Instructions for the task: Write out the data exactly, please, and omit the pictures.

Data block:

━━━━━━━━

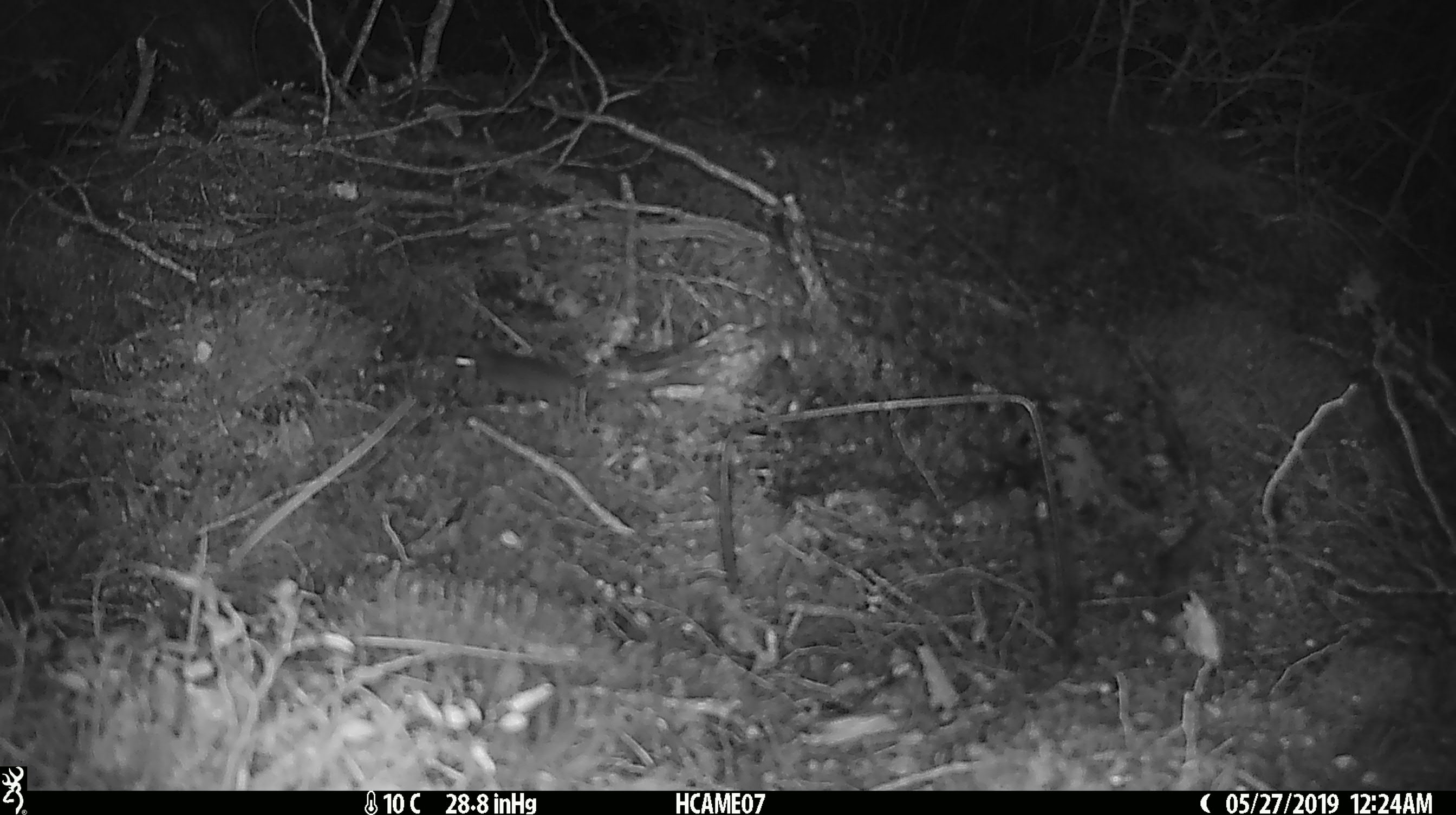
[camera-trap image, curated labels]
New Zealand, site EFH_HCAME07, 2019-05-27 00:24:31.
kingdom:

━━━━━━━━

Task solution:
[camera-trap image, curated labels]
New Zealand, site EFH_HCAME07, 2019-05-27 00:24:31.
kingdom:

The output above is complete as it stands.